We think you need these skills to ace Agent Evaluation Intern
Some tips for your application 🫡
Tailor Your CV:Make sure your CV reflects the skills and experiences that align with the Agent Evaluation Intern role. Highlight any relevant projects or coursework in AI, machine learning, or software engineering that showcase your Python skills and curiosity about LLM agents.
Craft a Compelling Cover Letter:Use your cover letter to tell us why you're passionate about AI systems and evaluation methodologies. Share specific examples of your work or studies that demonstrate your detail-oriented approach and interest in how LLM agents operate.
Showcase Your Curiosity:In your application, let us know about your eagerness to learn and explore the intricacies of agent evaluation. Mention any research you've done on state-of-the-art frameworks or tools that relate to the role, as this will show your proactive attitude.
Apply Through Our Website:We encourage you to submit your application through our website for the best chance of being noticed. It’s the easiest way for us to keep track of your application and ensure it gets to the right people!

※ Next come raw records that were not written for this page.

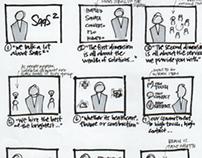 VisiQuate Videos + Process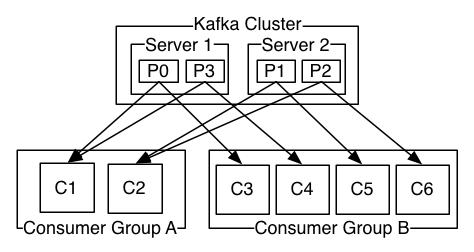 consumer-groups
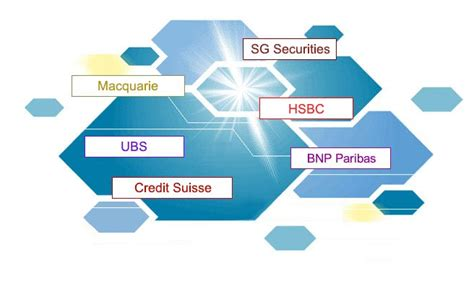 macquarie bank limited singapore branch hang seng bank limited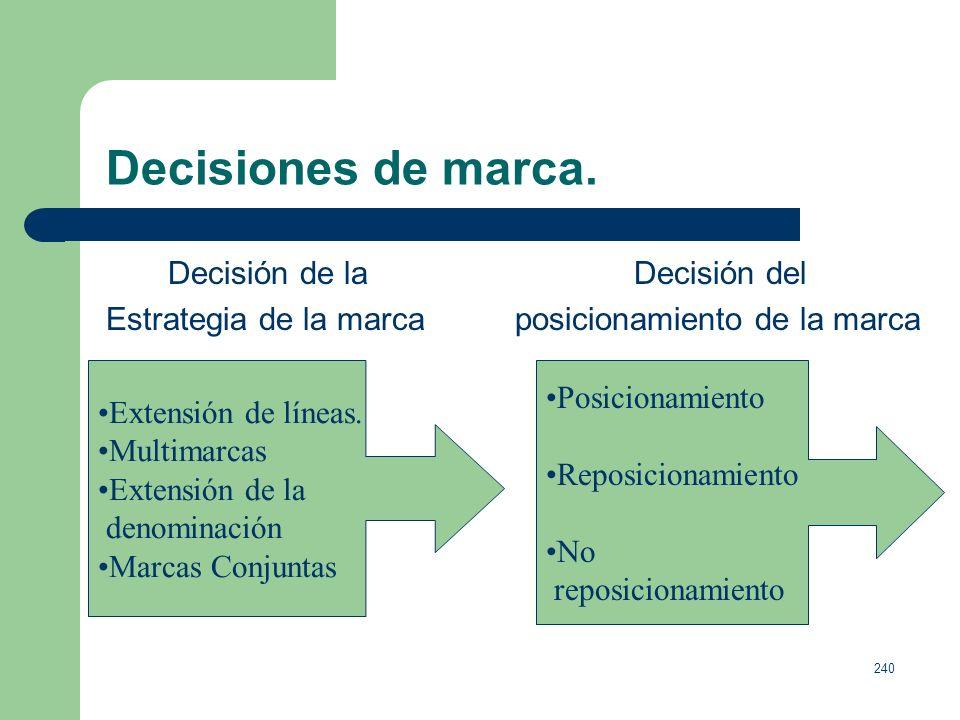 Decisiones de marca. Decisión de la Decisión del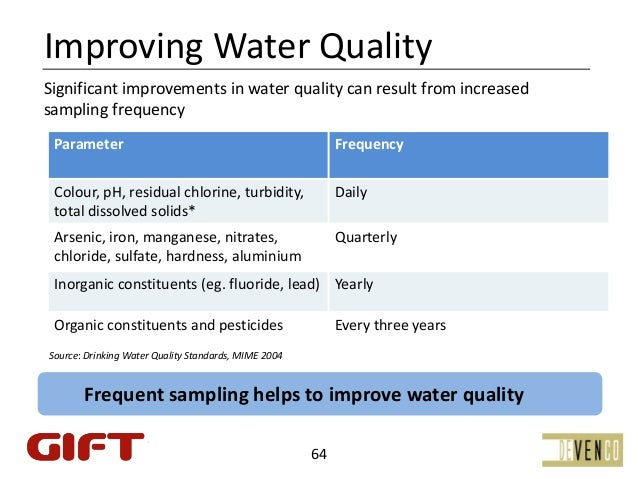 ImprovingWaterQualitySignificantimprovementsinwaterqualitycanresultfromincreasedsamplingfrequency Parameter  ...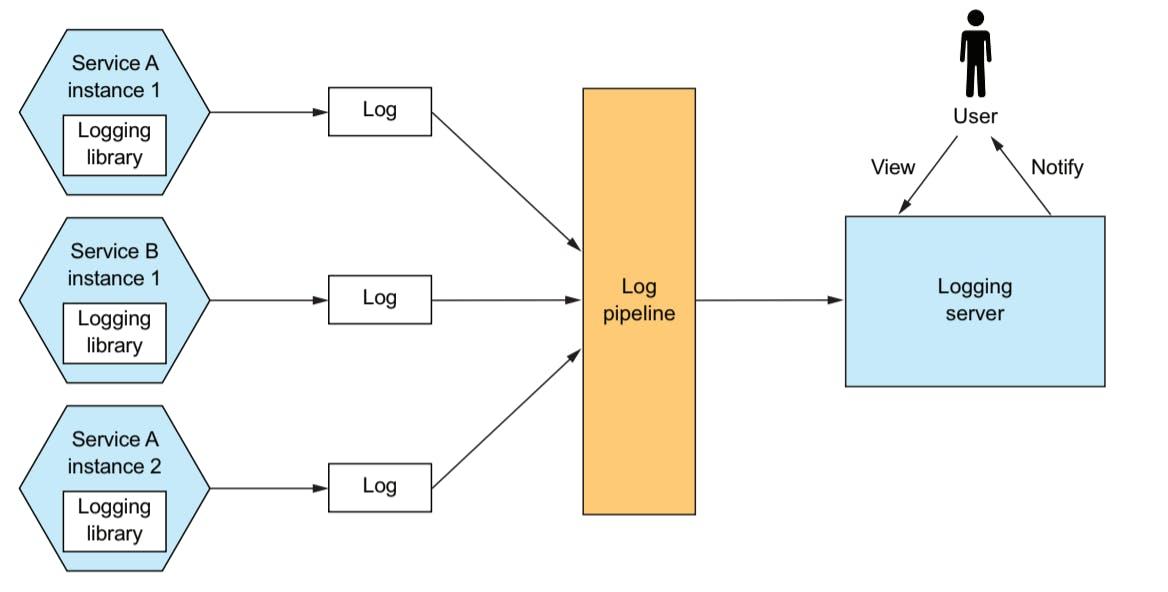 log-aggregation-pipeline.png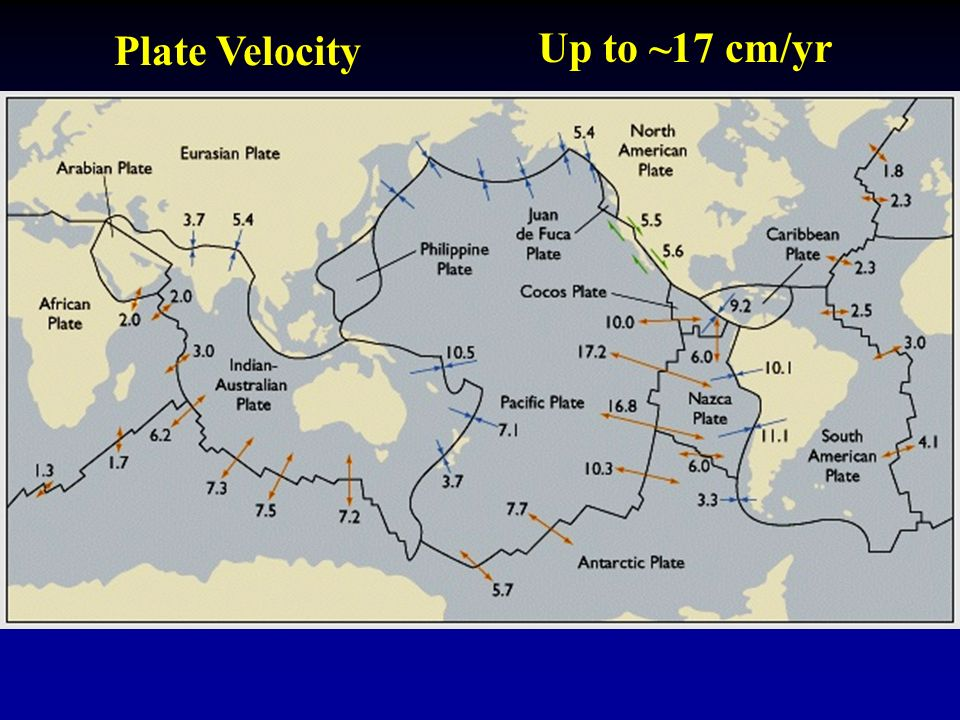 Plate Velocity Up to ~17 cm/yr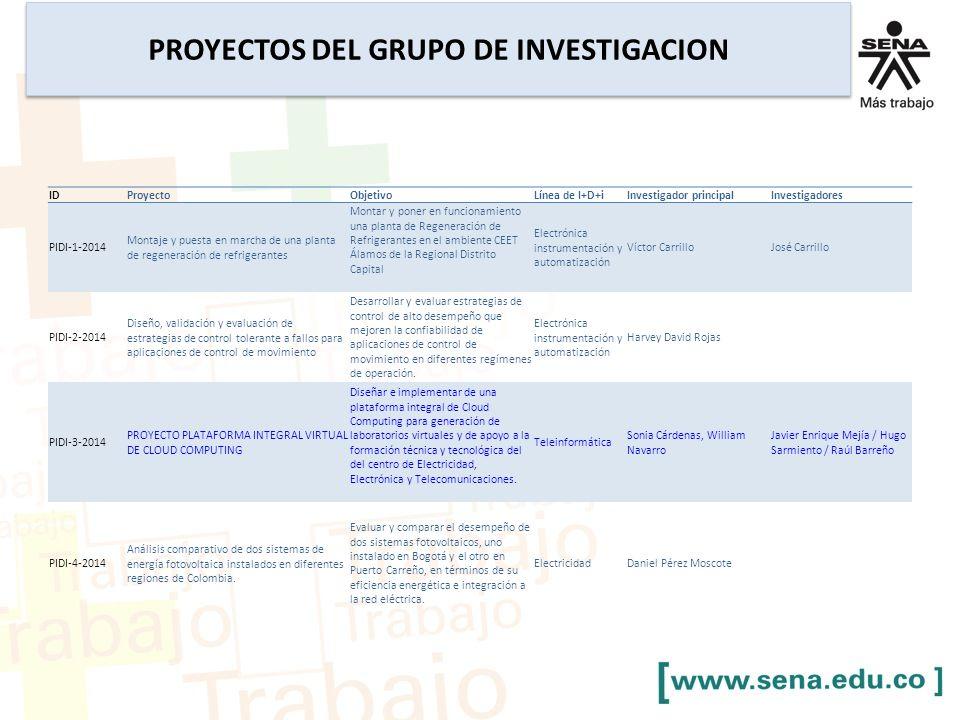 PROYECTOS DEL GRUPO DE INVESTIGACION
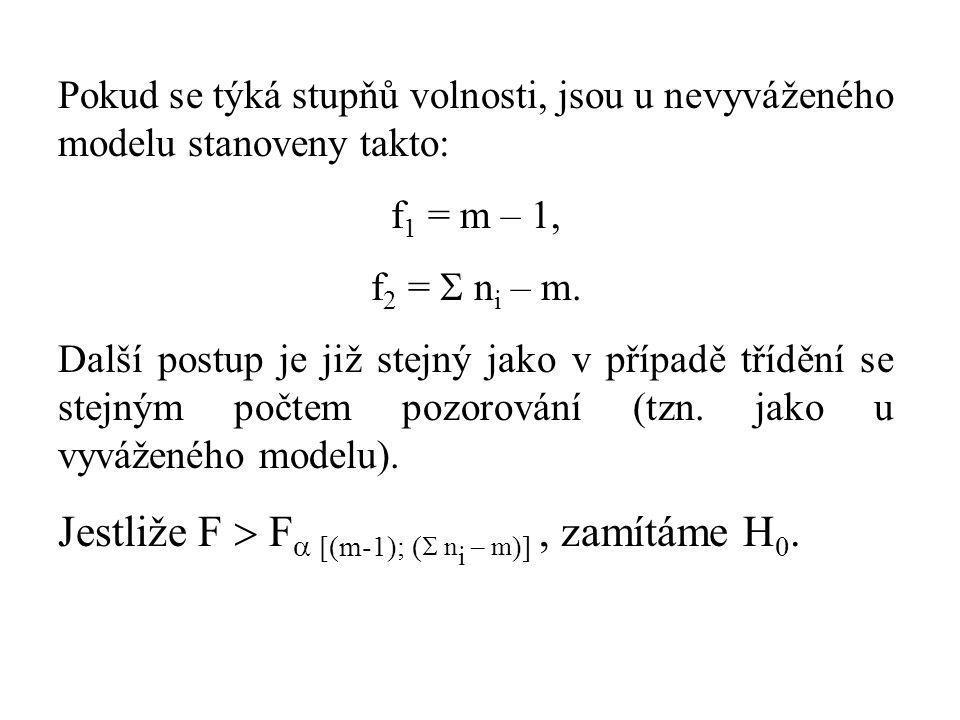 Jestliže F  F [(m-1); ( ni – m)] , zamítáme H0.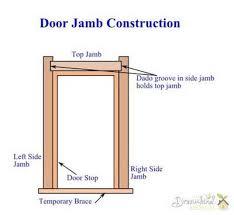 door jamb. Diy Door Installing Interior Jamb Construction Home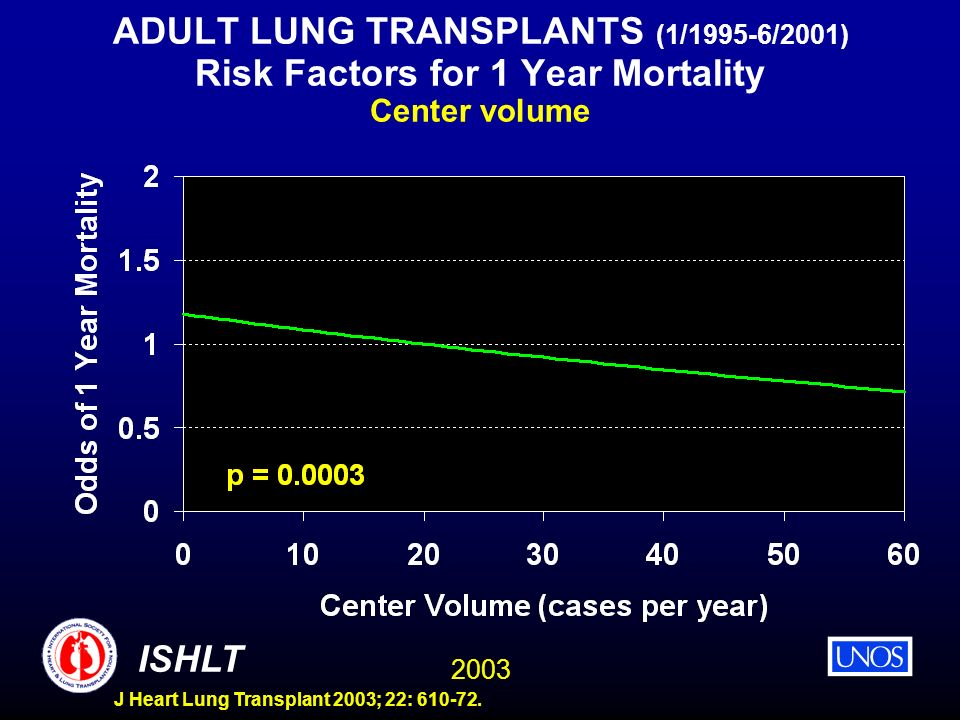 ADULT LUNG TRANSPLANTS (1/1995-6/2001) Risk Factors for 1 Year Mortality Center volume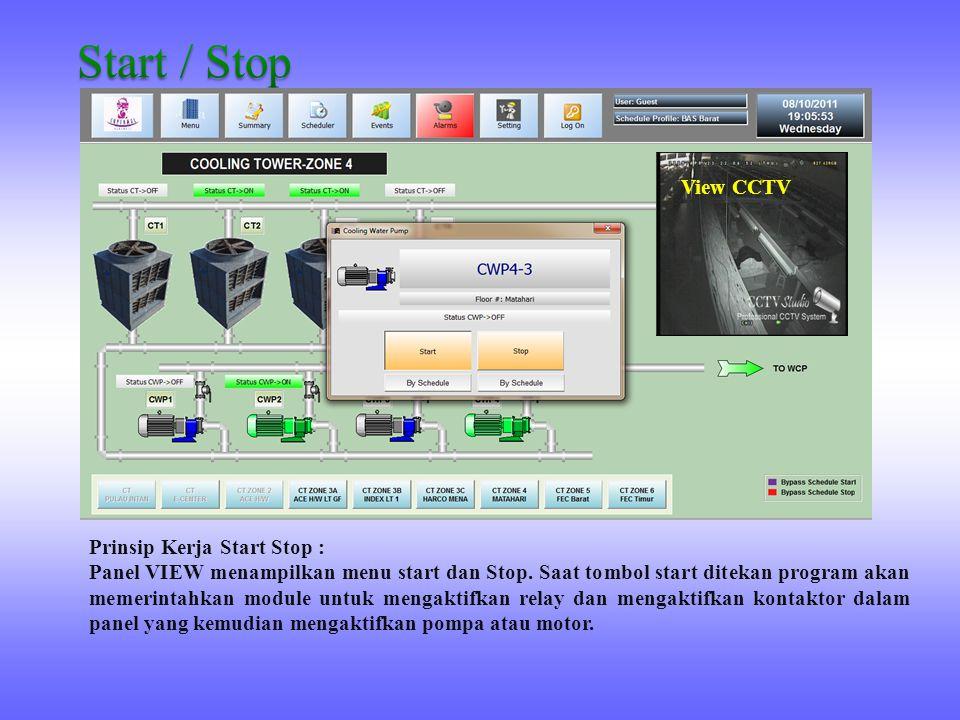 Prinsip Kerja Start Stop : Panel VIEW menampilkan menu start dan Stop. Saat tombol start ditekan program akan memerintahkan module untuk mengaktifkan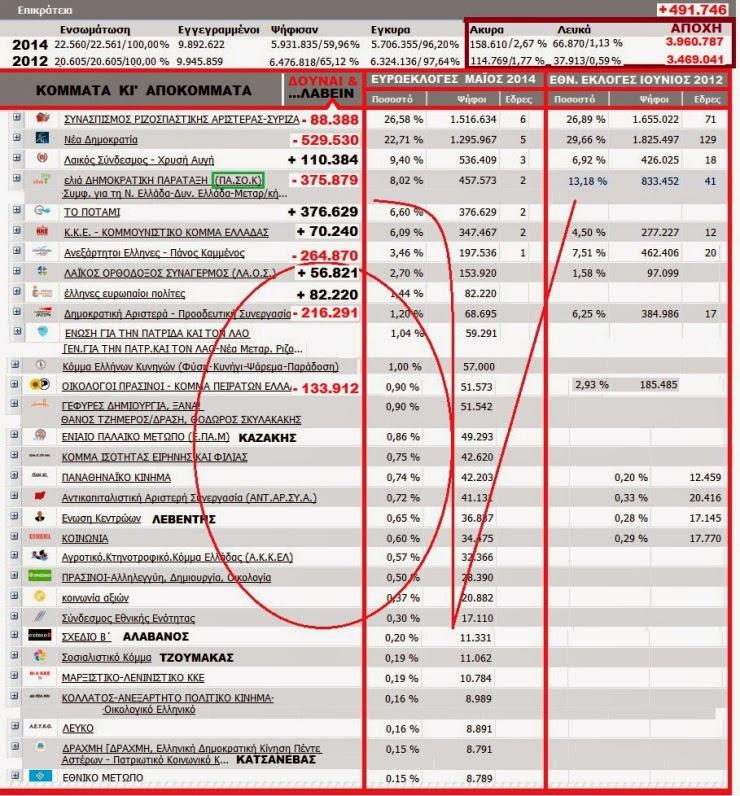 euroekloges-toso-tsipras-eisai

How to prepare for a job interview at Tencent
✨Know Your Stuff
Make sure you brush up on the latest trends in AI and LLMs. Familiarise yourself with evaluation methodologies and be ready to discuss how they apply to real-world scenarios. This shows your genuine interest and understanding of the field.
✨Show Off Your Skills
Prepare to demonstrate your Python skills, especially if you have any projects or coursework related to AI systems. Bring examples of your work that highlight your ability to analyse data, read logs, or build evaluation pipelines. Practical experience can really set you apart!
✨Ask Smart Questions
Come prepared with thoughtful questions about the role and the team. Inquire about their current projects, challenges they face in agent evaluation, or how they measure success. This not only shows your enthusiasm but also helps you gauge if the company is the right fit for you.
✨Be Detail-Oriented
Since the role requires a keen eye for detail, be ready to discuss how you've approached ambiguous problems in the past. Share examples where you defined clear criteria for evaluating performance or reliability, as this will demonstrate your suitability for the position.